● WORK TO COMPLETE
Retype all entries exactly, skipping pictures.

● Collected data
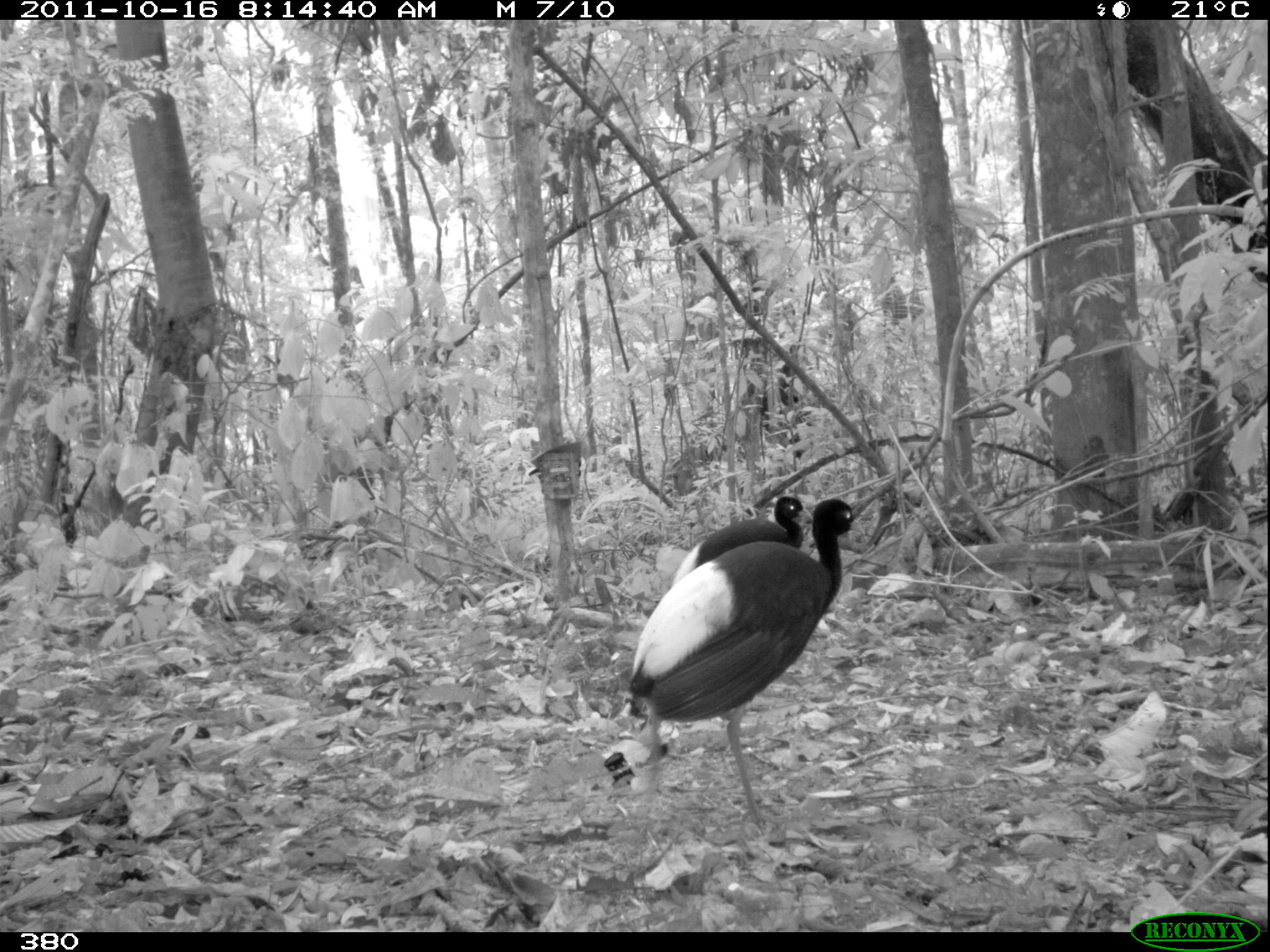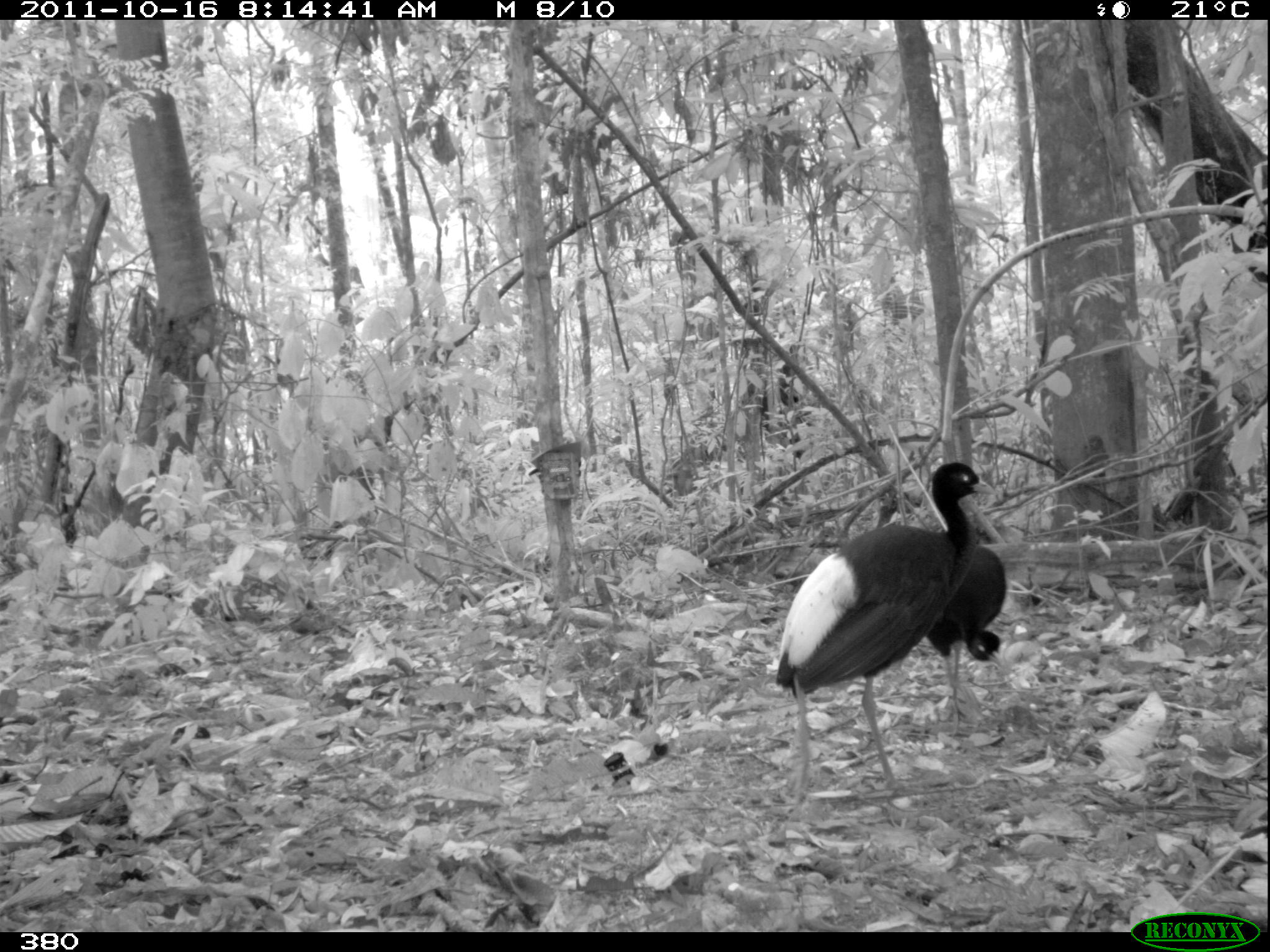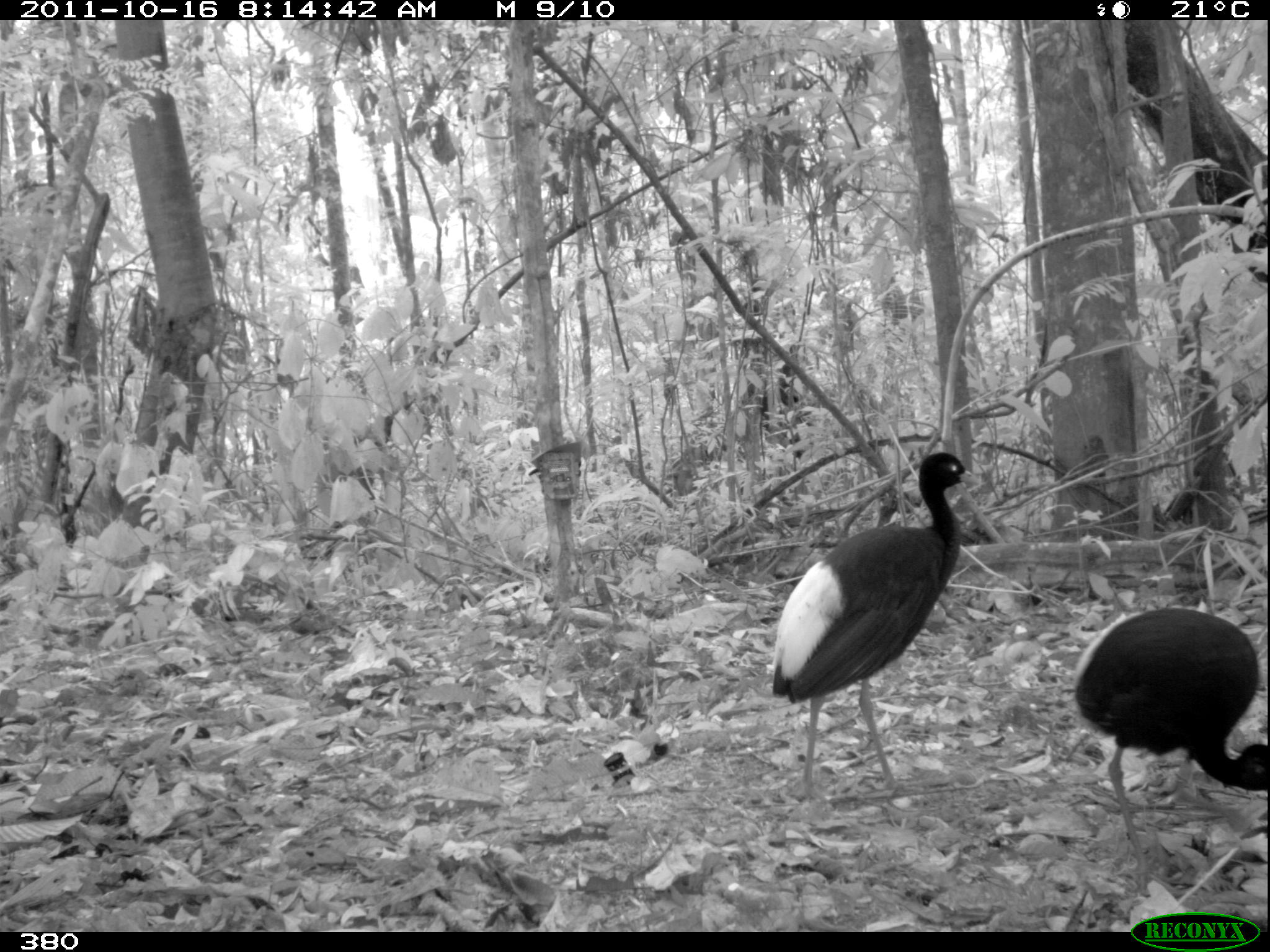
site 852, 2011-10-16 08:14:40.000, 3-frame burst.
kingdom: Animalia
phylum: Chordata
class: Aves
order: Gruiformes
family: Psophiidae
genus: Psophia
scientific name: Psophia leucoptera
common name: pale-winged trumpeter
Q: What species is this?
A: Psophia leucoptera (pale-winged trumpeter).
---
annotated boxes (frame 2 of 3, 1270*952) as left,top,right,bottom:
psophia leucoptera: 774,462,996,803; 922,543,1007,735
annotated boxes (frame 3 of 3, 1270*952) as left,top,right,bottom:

● TASK OUTPUT
site 852, 2011-10-16 08:14:40.000, 3-frame burst.
kingdom: Animalia
phylum: Chordata
class: Aves
order: Gruiformes
family: Psophiidae
genus: Psophia
scientific name: Psophia leucoptera
common name: pale-winged trumpeter
Q: What species is this?
A: Psophia leucoptera (pale-winged trumpeter).
---
annotated boxes (frame 2 of 3, 1270*952) as left,top,right,bottom:
psophia leucoptera: 774,462,996,803; 922,543,1007,735
annotated boxes (frame 3 of 3, 1270*952) as left,top,right,bottom:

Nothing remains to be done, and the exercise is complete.